Перепишите из приведенного ниже текста о Наталье Шаховской всё, начиная со слов «И хоть верю, что» и заканчивая словами «встречи с ним.». При этом замените «самопожертвованием» на «мужеством».

## ТЕКСТ УПРАЖНЕНИЯ:

__________________________________________________

И хоть верю, что он может погубить только внешнее благосостояние, только здоровье, только жизнь, не душу – шелест его крыльев пугает и томит сердце…”
С того момента Варвара Григорьевна еще больше сближается с Натальей Дмитриевной. Ее терпением, самопожертвованием и выдержкой она не перестает восхищаться. Всего через год будет арестован и расстрелян отец Натальи Дмитриевны Дмитрий Иванович Шаховской, давно отошедший от политики, занимающийся историей литературы. На плечи Натальи Шаховской легли заботы о родителях Михаила Владимировича, об одинокой матери и старых тетках. Это при том, что приступы туберкулеза, которые мучили ее с юности, стали постоянно возобновляться. Наталья Дмитриевна верила, что муж вернется, но боялась, что не доживет до встречи с ним.
Но самое мучительное время наступило во время войны. Голод, смерти, бомбежки – всем этим полны страницы тетрадей Варвары Григорьевны, но и восхищением невероятной стойкостью Натальи Дмитриевны, защищавшей всех, кого она прятала под своим кровом. Однако силы ее были на исходе. В июне 1942 года Шаховскую удалось устроить в туберкулезную больницу в Москве, но было уже поздно, она надорвалась окончательно.

__________________________________________________

## ЗАПИСИ НАБОРА ДАННЫХ:
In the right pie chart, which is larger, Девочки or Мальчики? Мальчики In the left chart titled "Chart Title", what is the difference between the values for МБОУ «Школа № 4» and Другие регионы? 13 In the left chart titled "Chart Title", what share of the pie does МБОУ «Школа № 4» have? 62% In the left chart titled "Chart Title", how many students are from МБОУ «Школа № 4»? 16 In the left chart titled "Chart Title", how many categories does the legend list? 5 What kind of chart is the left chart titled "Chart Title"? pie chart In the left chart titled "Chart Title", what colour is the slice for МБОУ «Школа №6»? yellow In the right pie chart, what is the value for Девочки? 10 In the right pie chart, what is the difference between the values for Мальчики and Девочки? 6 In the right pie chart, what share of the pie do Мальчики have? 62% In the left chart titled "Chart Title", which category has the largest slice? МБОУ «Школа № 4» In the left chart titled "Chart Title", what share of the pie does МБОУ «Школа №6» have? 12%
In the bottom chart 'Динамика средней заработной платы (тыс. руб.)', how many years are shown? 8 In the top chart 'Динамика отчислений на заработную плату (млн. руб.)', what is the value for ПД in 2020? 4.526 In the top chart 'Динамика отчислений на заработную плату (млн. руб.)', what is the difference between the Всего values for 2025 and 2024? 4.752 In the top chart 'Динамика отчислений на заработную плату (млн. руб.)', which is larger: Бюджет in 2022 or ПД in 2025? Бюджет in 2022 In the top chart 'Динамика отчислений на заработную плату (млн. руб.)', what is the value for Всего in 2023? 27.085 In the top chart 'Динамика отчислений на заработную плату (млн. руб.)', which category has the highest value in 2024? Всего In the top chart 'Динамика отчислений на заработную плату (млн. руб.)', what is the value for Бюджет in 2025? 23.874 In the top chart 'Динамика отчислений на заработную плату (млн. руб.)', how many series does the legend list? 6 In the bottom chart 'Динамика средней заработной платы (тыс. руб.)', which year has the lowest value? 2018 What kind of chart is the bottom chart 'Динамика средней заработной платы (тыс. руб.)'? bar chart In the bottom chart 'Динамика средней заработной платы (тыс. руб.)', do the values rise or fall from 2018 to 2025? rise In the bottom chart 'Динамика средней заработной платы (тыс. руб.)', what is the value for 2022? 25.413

__________________________________________________

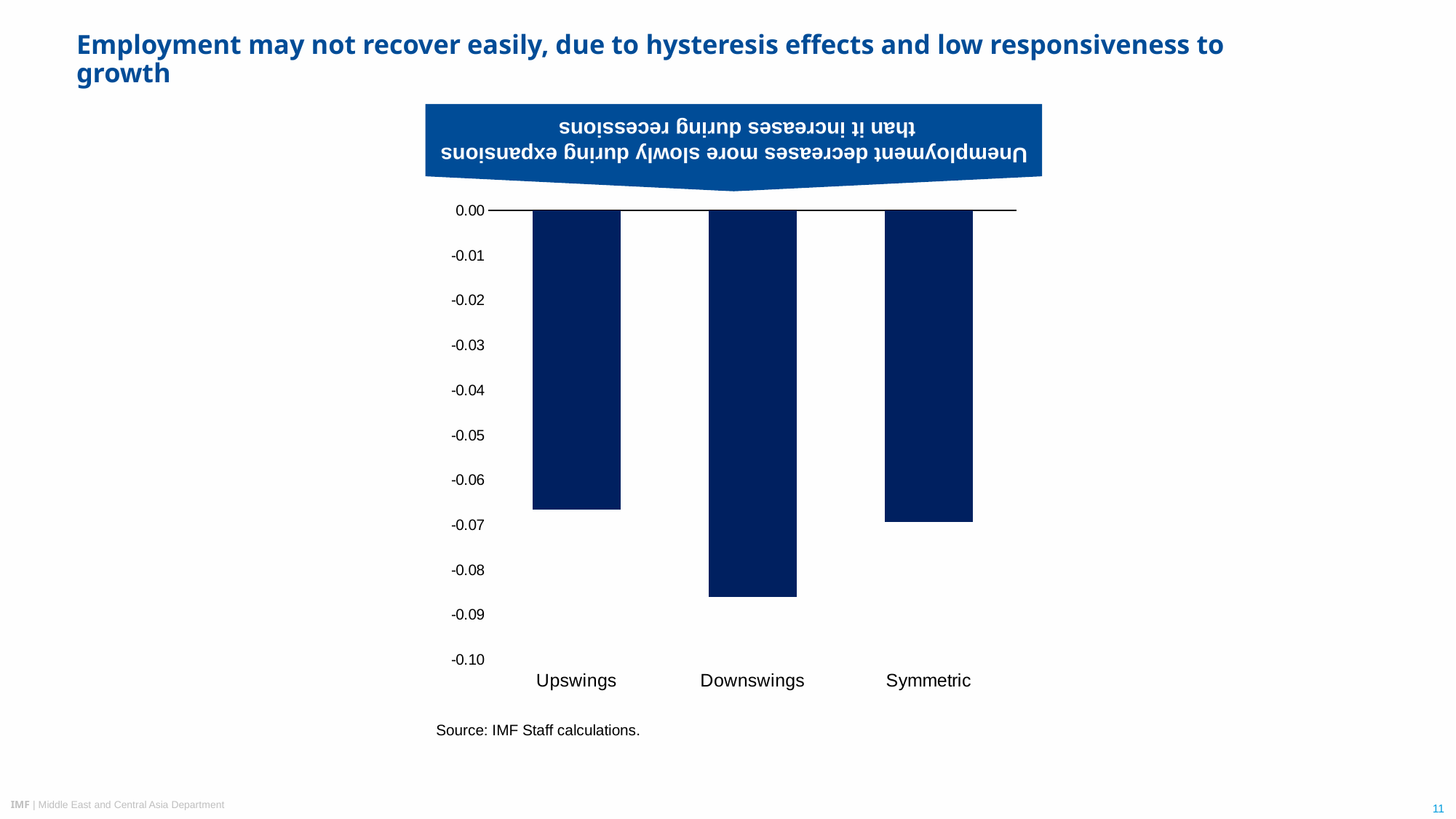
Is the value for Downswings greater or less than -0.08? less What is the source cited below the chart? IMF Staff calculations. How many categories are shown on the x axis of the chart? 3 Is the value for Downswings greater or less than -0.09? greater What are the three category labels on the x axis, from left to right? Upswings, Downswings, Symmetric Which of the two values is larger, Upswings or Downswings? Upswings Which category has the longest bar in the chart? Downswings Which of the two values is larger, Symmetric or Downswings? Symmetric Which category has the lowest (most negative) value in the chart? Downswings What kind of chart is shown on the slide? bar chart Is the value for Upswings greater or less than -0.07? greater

__________________________________________________

## РЕШЕНИЕ ЗАДАНИЯ:
И хоть верю, что он может погубить только внешнее благосостояние, только здоровье, только жизнь, не душу – шелест его крыльев пугает и томит сердце…”
С того момента Варвара Григорьевна еще больше сближается с Натальей Дмитриевной. Ее терпением, мужеством и выдержкой она не перестает восхищаться. Всего через год будет арестован и расстрелян отец Натальи Дмитриевны Дмитрий Иванович Шаховской, давно отошедший от политики, занимающийся историей литературы. На плечи Натальи Шаховской легли заботы о родителях Михаила Владимировича, об одинокой матери и старых тетках. Это при том, что приступы туберкулеза, которые мучили ее с юности, стали постоянно возобновляться. Наталья Дмитриевна верила, что муж вернется, но боялась, что не доживет до встречи с ним.